Problem to solve =>
Copy all of the material below word for word, and leave out the pictures.

Data to process =>

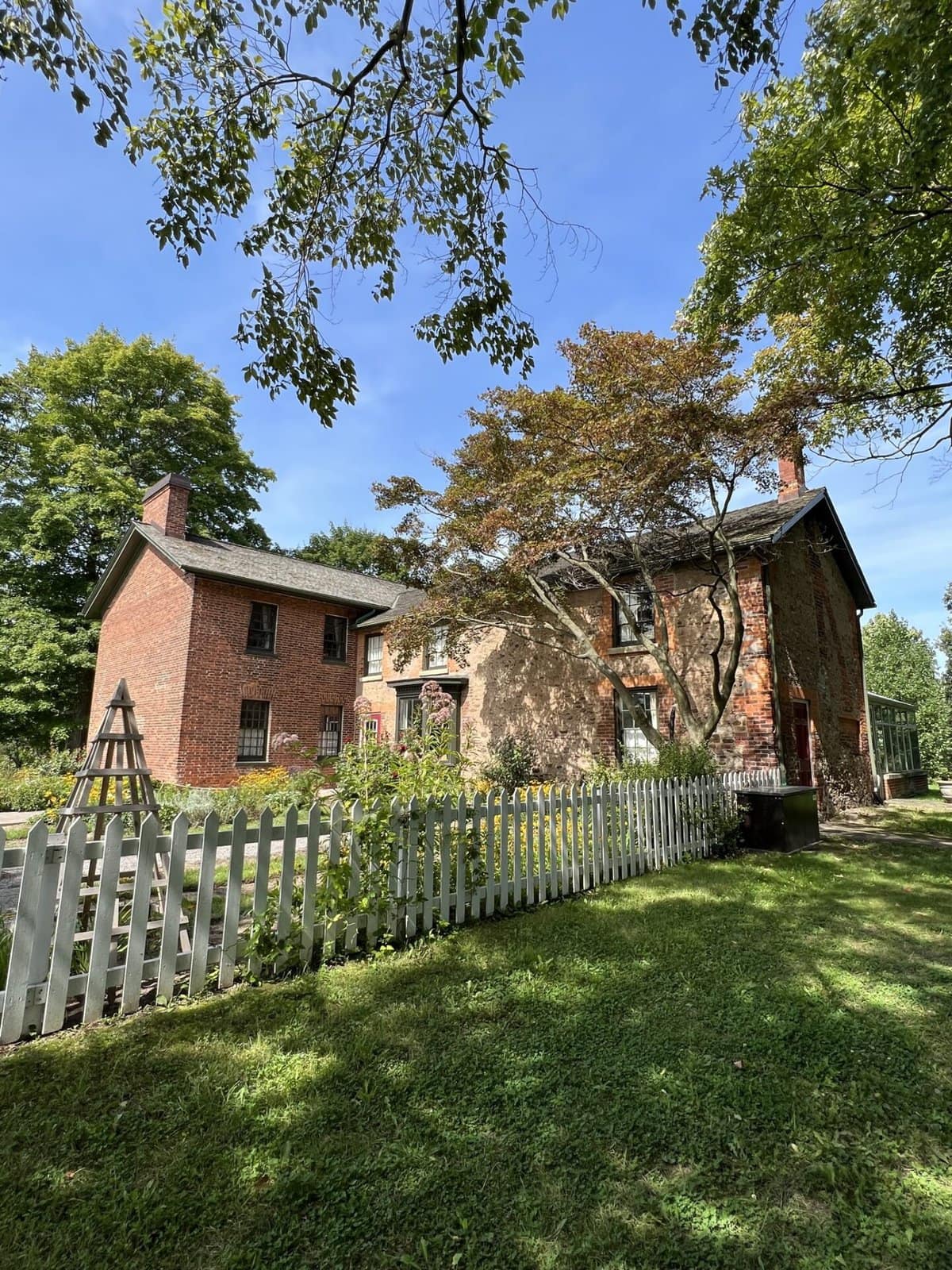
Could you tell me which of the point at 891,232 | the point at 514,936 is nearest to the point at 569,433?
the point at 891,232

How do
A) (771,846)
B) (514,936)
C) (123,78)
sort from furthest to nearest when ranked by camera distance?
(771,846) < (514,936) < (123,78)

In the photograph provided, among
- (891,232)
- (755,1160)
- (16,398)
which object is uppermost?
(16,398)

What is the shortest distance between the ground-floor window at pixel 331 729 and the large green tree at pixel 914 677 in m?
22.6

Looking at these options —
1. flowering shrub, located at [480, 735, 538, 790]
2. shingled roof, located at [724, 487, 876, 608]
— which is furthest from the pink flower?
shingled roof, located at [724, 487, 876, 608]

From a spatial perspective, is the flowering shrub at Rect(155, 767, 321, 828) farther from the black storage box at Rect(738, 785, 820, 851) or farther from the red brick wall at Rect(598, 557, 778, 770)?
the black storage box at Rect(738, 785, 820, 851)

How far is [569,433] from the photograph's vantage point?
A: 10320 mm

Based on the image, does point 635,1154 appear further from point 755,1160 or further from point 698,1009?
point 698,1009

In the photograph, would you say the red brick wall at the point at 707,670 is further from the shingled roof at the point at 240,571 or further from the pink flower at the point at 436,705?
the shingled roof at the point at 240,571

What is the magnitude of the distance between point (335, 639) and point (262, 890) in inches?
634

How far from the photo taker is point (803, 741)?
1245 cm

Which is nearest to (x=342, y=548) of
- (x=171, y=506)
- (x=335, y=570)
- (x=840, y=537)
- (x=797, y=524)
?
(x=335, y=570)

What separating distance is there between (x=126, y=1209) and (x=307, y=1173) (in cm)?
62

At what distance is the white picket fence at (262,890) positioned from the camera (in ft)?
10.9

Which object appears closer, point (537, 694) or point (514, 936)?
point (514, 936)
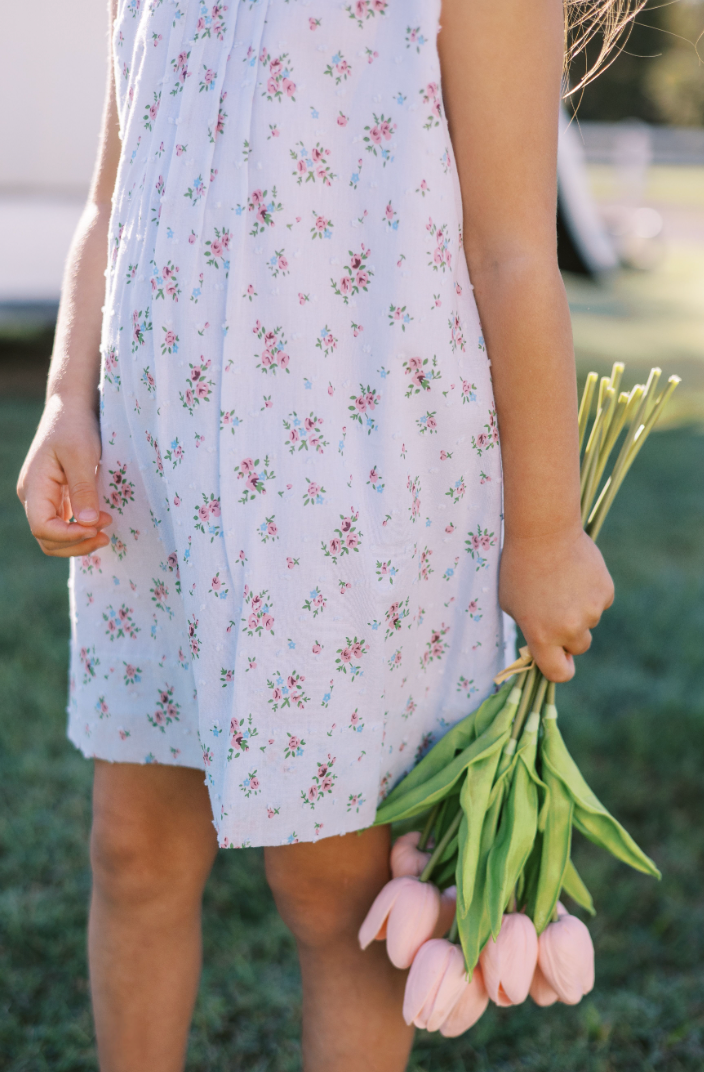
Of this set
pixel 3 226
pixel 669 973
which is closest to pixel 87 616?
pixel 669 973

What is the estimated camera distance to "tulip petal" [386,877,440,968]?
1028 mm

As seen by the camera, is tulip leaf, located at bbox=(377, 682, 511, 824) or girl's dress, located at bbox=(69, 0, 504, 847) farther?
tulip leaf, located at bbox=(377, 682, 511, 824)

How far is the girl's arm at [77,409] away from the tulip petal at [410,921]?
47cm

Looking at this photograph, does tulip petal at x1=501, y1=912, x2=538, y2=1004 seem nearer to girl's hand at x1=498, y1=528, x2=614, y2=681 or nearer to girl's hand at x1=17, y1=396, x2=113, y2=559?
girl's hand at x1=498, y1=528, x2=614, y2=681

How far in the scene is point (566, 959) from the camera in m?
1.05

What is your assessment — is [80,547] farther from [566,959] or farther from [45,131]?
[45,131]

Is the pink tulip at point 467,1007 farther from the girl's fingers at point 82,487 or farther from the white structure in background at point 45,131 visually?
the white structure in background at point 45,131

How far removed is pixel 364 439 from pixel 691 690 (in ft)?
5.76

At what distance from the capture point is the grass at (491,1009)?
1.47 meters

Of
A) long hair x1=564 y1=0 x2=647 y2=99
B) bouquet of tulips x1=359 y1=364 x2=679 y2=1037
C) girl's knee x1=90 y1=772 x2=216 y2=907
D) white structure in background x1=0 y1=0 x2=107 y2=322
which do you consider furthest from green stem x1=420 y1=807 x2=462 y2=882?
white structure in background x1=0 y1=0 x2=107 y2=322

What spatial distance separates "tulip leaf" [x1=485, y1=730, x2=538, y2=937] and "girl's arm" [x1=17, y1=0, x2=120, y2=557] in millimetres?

Answer to the problem =>
Could you tell me which of the point at 891,232 | the point at 514,936 is nearest to the point at 569,433?
the point at 891,232

How do
A) (771,846)
B) (514,936)
C) (123,78)
sort from furthest to nearest when ranked by camera distance?
(771,846) < (514,936) < (123,78)

In the photograph provided, among
- (891,232)
- (755,1160)
- (16,398)
which object is uppermost?
(16,398)

What is the shortest distance between the ground-floor window at pixel 331 729 and the large green tree at pixel 914 677 in m?
22.6

Looking at these options —
1. flowering shrub, located at [480, 735, 538, 790]
2. shingled roof, located at [724, 487, 876, 608]
— which is furthest from the pink flower?
shingled roof, located at [724, 487, 876, 608]

From a spatial perspective, is the flowering shrub at Rect(155, 767, 321, 828) farther from the black storage box at Rect(738, 785, 820, 851) or farther from the red brick wall at Rect(598, 557, 778, 770)?
the black storage box at Rect(738, 785, 820, 851)

How far is [569,433] from the photograph's vantage point?
A: 10320 mm

Based on the image, does point 635,1154 appear further from point 755,1160 or further from point 698,1009?
point 698,1009

In the photograph, would you say the red brick wall at the point at 707,670 is further from the shingled roof at the point at 240,571 or further from the pink flower at the point at 436,705?
the shingled roof at the point at 240,571

What is the magnitude of the distance between point (335, 639) and point (262, 890) in inches?
634

How far from the photo taker is point (803, 741)?
1245 cm

Which is nearest to (x=342, y=548) of
- (x=171, y=506)
- (x=335, y=570)
- (x=840, y=537)
- (x=797, y=524)
?
(x=335, y=570)

What separating distance is there between (x=126, y=1209) and (x=307, y=1173) (in cm)?
62

At what distance is the white picket fence at (262,890) positioned from the camera (in ft)?
10.9

Which object appears closer, point (537, 694) or point (514, 936)?
point (514, 936)
Of this set
pixel 3 226
pixel 669 973
which is closest to pixel 87 616?
pixel 669 973

What is the estimated camera distance to "tulip petal" [386,877,440,968]?
1028 mm

As seen by the camera, is tulip leaf, located at bbox=(377, 682, 511, 824) or girl's dress, located at bbox=(69, 0, 504, 847) farther?
tulip leaf, located at bbox=(377, 682, 511, 824)

How far is the girl's arm at [77,409] away from the tulip petal at [410,921]?
47cm

Looking at this photograph, does tulip petal at x1=501, y1=912, x2=538, y2=1004 seem nearer to girl's hand at x1=498, y1=528, x2=614, y2=681 or nearer to girl's hand at x1=17, y1=396, x2=113, y2=559?
girl's hand at x1=498, y1=528, x2=614, y2=681

How far in the scene is point (566, 959) from the camera in m?
1.05

What is your assessment — is [80,547] farther from [566,959] or farther from [45,131]?
[45,131]

Is the pink tulip at point 467,1007 farther from the girl's fingers at point 82,487 or farther from the white structure in background at point 45,131 visually?
the white structure in background at point 45,131

How far removed is pixel 364 439 from pixel 691 690 (in ft)?
5.76

At what distance from the capture point is the grass at (491,1009)?
1.47 meters

Of
A) long hair x1=564 y1=0 x2=647 y2=99
B) bouquet of tulips x1=359 y1=364 x2=679 y2=1037
C) girl's knee x1=90 y1=772 x2=216 y2=907
D) white structure in background x1=0 y1=0 x2=107 y2=322
which do you consider furthest from green stem x1=420 y1=807 x2=462 y2=882?
white structure in background x1=0 y1=0 x2=107 y2=322

What spatial distance separates "tulip leaf" [x1=485, y1=730, x2=538, y2=937] and "girl's arm" [x1=17, y1=0, x2=120, y2=557] in millimetres?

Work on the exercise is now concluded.